__Written task__
Quote the entries in full, character for character, without their images.

__Record set__

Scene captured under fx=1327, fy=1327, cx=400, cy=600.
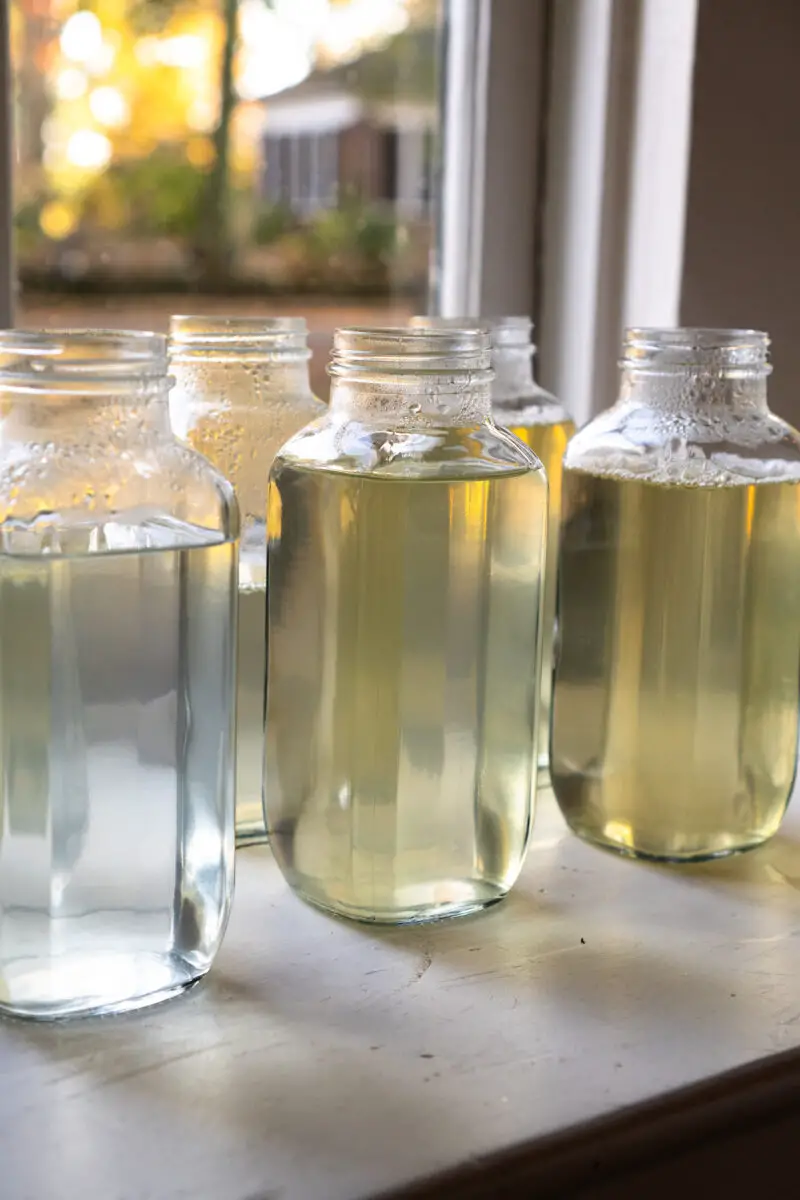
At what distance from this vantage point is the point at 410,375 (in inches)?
24.5

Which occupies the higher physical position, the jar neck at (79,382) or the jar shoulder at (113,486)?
the jar neck at (79,382)

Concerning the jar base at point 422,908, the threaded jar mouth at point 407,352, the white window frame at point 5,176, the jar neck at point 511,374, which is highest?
the white window frame at point 5,176

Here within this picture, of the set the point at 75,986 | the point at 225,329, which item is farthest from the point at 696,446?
the point at 75,986

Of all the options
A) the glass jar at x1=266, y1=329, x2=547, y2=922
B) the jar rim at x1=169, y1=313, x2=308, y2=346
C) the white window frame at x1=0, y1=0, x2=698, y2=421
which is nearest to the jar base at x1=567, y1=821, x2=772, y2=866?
the glass jar at x1=266, y1=329, x2=547, y2=922

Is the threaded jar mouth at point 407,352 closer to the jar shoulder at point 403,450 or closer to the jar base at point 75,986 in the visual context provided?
the jar shoulder at point 403,450

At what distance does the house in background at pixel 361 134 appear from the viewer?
1032 mm

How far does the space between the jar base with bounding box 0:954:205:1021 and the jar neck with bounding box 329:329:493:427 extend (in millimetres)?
271

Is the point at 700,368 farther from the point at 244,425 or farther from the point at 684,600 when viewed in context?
the point at 244,425

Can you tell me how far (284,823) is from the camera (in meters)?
0.65

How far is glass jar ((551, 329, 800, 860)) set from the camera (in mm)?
692

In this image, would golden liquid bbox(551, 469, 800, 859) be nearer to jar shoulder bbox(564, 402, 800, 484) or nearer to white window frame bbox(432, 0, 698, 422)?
jar shoulder bbox(564, 402, 800, 484)

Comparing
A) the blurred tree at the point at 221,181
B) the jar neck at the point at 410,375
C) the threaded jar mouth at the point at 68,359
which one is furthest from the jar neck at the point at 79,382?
the blurred tree at the point at 221,181

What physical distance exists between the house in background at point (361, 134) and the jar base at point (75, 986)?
26.3 inches

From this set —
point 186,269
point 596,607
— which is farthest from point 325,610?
point 186,269
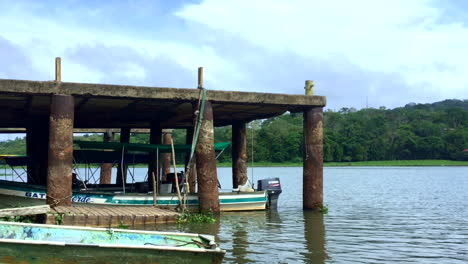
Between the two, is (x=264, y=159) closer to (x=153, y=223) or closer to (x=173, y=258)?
(x=153, y=223)

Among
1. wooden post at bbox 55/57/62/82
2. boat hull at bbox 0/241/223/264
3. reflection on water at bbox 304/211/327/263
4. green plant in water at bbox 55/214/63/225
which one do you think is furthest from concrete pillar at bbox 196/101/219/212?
boat hull at bbox 0/241/223/264

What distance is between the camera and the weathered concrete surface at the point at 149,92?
18.6 metres

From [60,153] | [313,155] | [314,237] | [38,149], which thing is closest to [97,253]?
[60,153]

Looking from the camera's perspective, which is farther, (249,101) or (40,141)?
(40,141)

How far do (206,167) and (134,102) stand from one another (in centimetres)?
412

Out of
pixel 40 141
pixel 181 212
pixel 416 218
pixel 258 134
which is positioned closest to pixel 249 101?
pixel 181 212

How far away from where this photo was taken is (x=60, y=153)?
18.8 metres

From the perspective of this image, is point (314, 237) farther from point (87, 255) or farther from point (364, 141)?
point (364, 141)

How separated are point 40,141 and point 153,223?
12.4 meters

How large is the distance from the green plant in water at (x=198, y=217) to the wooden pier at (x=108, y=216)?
55 centimetres

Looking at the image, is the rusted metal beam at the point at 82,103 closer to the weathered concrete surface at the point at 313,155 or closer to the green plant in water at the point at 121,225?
the green plant in water at the point at 121,225

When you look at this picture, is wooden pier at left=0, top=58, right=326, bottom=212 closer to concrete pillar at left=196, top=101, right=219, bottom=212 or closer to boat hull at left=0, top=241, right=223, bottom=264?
concrete pillar at left=196, top=101, right=219, bottom=212

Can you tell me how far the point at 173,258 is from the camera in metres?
11.5

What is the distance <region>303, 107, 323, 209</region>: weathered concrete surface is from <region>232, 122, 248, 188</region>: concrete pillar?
21.3ft
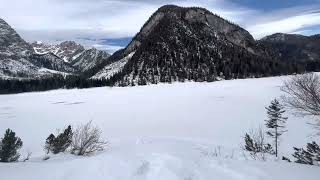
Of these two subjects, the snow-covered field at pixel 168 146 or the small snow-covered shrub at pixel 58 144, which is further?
the small snow-covered shrub at pixel 58 144

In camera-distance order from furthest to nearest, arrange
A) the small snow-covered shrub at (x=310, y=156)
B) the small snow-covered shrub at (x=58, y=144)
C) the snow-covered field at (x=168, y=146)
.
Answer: the small snow-covered shrub at (x=58, y=144)
the small snow-covered shrub at (x=310, y=156)
the snow-covered field at (x=168, y=146)

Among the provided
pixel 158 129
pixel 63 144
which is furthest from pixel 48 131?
pixel 63 144

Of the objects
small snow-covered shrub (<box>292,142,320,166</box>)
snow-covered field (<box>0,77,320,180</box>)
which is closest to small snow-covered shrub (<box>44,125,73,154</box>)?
snow-covered field (<box>0,77,320,180</box>)

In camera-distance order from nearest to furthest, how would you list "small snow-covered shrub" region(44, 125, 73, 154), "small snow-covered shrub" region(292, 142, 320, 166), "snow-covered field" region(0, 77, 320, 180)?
"snow-covered field" region(0, 77, 320, 180) < "small snow-covered shrub" region(292, 142, 320, 166) < "small snow-covered shrub" region(44, 125, 73, 154)

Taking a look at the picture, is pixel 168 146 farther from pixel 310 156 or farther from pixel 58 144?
pixel 58 144

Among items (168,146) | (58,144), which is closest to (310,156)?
(168,146)

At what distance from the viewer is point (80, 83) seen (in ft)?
654

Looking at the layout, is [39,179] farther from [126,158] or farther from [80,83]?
[80,83]

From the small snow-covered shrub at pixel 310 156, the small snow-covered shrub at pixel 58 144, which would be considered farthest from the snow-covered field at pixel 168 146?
the small snow-covered shrub at pixel 310 156

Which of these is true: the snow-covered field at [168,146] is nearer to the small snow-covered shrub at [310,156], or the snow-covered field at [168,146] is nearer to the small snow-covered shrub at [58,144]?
the small snow-covered shrub at [58,144]

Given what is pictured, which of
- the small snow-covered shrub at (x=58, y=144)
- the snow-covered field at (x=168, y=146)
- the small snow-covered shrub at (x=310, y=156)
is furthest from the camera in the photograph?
the small snow-covered shrub at (x=58, y=144)

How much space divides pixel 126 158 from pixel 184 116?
3892 centimetres

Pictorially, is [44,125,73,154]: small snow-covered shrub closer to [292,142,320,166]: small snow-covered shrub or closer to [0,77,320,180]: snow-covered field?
[0,77,320,180]: snow-covered field

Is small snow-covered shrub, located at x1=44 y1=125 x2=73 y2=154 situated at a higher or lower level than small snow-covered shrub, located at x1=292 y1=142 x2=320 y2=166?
lower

__Result of this exercise__
Scene captured under fx=1327, fy=1327, cx=400, cy=600.
At what distance from this vantage point is the point at 410,375 (in inches)?
24.5

Which occupies the higher physical position, the jar neck at (79,382) or the jar shoulder at (113,486)?
the jar neck at (79,382)

Concerning the jar base at point 422,908, the threaded jar mouth at point 407,352, the white window frame at point 5,176, the jar neck at point 511,374, which is highest?
the white window frame at point 5,176

Here within this picture, of the set the point at 75,986 | the point at 225,329, which item is farthest from the point at 696,446?
the point at 75,986

Of all the options
A) the glass jar at x1=266, y1=329, x2=547, y2=922
B) the jar rim at x1=169, y1=313, x2=308, y2=346
C) the white window frame at x1=0, y1=0, x2=698, y2=421
which is nearest to the jar base at x1=567, y1=821, x2=772, y2=866?
the glass jar at x1=266, y1=329, x2=547, y2=922

Is the threaded jar mouth at point 407,352 closer to the jar shoulder at point 403,450 or closer to the jar base at point 75,986 in the visual context provided?
the jar shoulder at point 403,450

At what distance does the house in background at pixel 361 134 appear from the viewer?
1032 mm

How far does the space between the jar base with bounding box 0:954:205:1021 and the jar neck with bounding box 329:329:493:427 extend (in millimetres)?
271

Is the point at 700,368 farther from the point at 244,425 or farther from the point at 684,600 when viewed in context?
the point at 244,425

Can you tell me how far (284,823) is from the camera (in meters)?
0.65

How far is glass jar ((551, 329, 800, 860)) set from the camera (in mm)?
692

In this image, would golden liquid bbox(551, 469, 800, 859) be nearer to jar shoulder bbox(564, 402, 800, 484) or nearer to white window frame bbox(432, 0, 698, 422)?
jar shoulder bbox(564, 402, 800, 484)

Comparing
A) the blurred tree at the point at 221,181
B) the jar neck at the point at 410,375
C) the threaded jar mouth at the point at 68,359
which one is furthest from the jar neck at the point at 79,382?
the blurred tree at the point at 221,181

What physical distance exists between the house in background at point (361, 134) and the jar base at point (75, 986)?
26.3 inches

From this set —
point 186,269
point 596,607
— which is farthest from point 325,610?
point 186,269
Between the two, is (x=264, y=159) closer to (x=153, y=223) or closer to (x=173, y=258)?
(x=153, y=223)

Among
1. wooden post at bbox 55/57/62/82
2. boat hull at bbox 0/241/223/264
3. reflection on water at bbox 304/211/327/263
4. green plant in water at bbox 55/214/63/225
which one do you think is furthest from concrete pillar at bbox 196/101/219/212?
boat hull at bbox 0/241/223/264

What distance is between the camera and the weathered concrete surface at the point at 149,92?
18.6 metres

From [60,153] | [313,155] | [314,237] | [38,149], which thing is closest to [97,253]?
[60,153]

Looking from the camera's perspective, which is farther, (249,101) or (40,141)?
(40,141)

How far do (206,167) and (134,102) stand from one another (in centimetres)?
412

Out of
pixel 40 141
pixel 181 212
pixel 416 218
pixel 258 134
which is positioned closest to pixel 249 101?
pixel 181 212

How far away from where this photo was taken is (x=60, y=153)?
18.8 metres

From the perspective of this image, is point (314, 237) farther from point (87, 255) or farther from point (364, 141)?
point (364, 141)

How separated are point 40,141 and point 153,223?
12.4 meters

How large is the distance from the green plant in water at (x=198, y=217) to the wooden pier at (x=108, y=216)?
55 centimetres

Looking at the image, is the rusted metal beam at the point at 82,103 closer to the weathered concrete surface at the point at 313,155 or closer to the green plant in water at the point at 121,225?
the green plant in water at the point at 121,225

When you look at this picture, is wooden pier at left=0, top=58, right=326, bottom=212 closer to concrete pillar at left=196, top=101, right=219, bottom=212 or closer to boat hull at left=0, top=241, right=223, bottom=264?
concrete pillar at left=196, top=101, right=219, bottom=212

Can you tell me how far the point at 173,258 is from the camera in metres?
11.5

What is the distance <region>303, 107, 323, 209</region>: weathered concrete surface is from <region>232, 122, 248, 188</region>: concrete pillar?
21.3ft
Of these two subjects, the snow-covered field at pixel 168 146 or the small snow-covered shrub at pixel 58 144, which is further?
the small snow-covered shrub at pixel 58 144

In camera-distance order from furthest to nearest, arrange
A) the small snow-covered shrub at (x=310, y=156)
B) the small snow-covered shrub at (x=58, y=144)
C) the snow-covered field at (x=168, y=146)
.
Answer: the small snow-covered shrub at (x=58, y=144)
the small snow-covered shrub at (x=310, y=156)
the snow-covered field at (x=168, y=146)

Among the provided
pixel 158 129
pixel 63 144
which is furthest from pixel 48 131?
pixel 63 144

Of the objects
small snow-covered shrub (<box>292,142,320,166</box>)
snow-covered field (<box>0,77,320,180</box>)
which is closest to small snow-covered shrub (<box>44,125,73,154</box>)?
snow-covered field (<box>0,77,320,180</box>)

In camera-distance order from nearest to furthest, how would you list "small snow-covered shrub" region(44, 125, 73, 154), "small snow-covered shrub" region(292, 142, 320, 166), "snow-covered field" region(0, 77, 320, 180)?
"snow-covered field" region(0, 77, 320, 180) < "small snow-covered shrub" region(292, 142, 320, 166) < "small snow-covered shrub" region(44, 125, 73, 154)

Taking a look at the picture, is pixel 168 146 farther from pixel 310 156 or farther from pixel 58 144?
pixel 58 144

Among items (168,146) | (58,144), which is closest to (310,156)?
(168,146)

At what distance from the viewer is point (80, 83) seen (in ft)?
654

Looking at the layout, is [39,179] farther from [126,158] or farther from [80,83]?
[80,83]

From the small snow-covered shrub at pixel 310 156, the small snow-covered shrub at pixel 58 144, which would be considered farthest from the snow-covered field at pixel 168 146?
the small snow-covered shrub at pixel 310 156

Which of these is true: the snow-covered field at [168,146] is nearer to the small snow-covered shrub at [310,156], or the snow-covered field at [168,146] is nearer to the small snow-covered shrub at [58,144]?
the small snow-covered shrub at [58,144]

Given what is pictured, which of
- the small snow-covered shrub at (x=58, y=144)
- the snow-covered field at (x=168, y=146)
- the small snow-covered shrub at (x=310, y=156)
is furthest from the camera in the photograph?
the small snow-covered shrub at (x=58, y=144)

How much space divides pixel 126 158 from pixel 184 116?
3892 centimetres

Pictorially, is [44,125,73,154]: small snow-covered shrub closer to [292,142,320,166]: small snow-covered shrub or closer to [0,77,320,180]: snow-covered field?
[0,77,320,180]: snow-covered field

Is small snow-covered shrub, located at x1=44 y1=125 x2=73 y2=154 situated at a higher or lower level than small snow-covered shrub, located at x1=292 y1=142 x2=320 y2=166?
lower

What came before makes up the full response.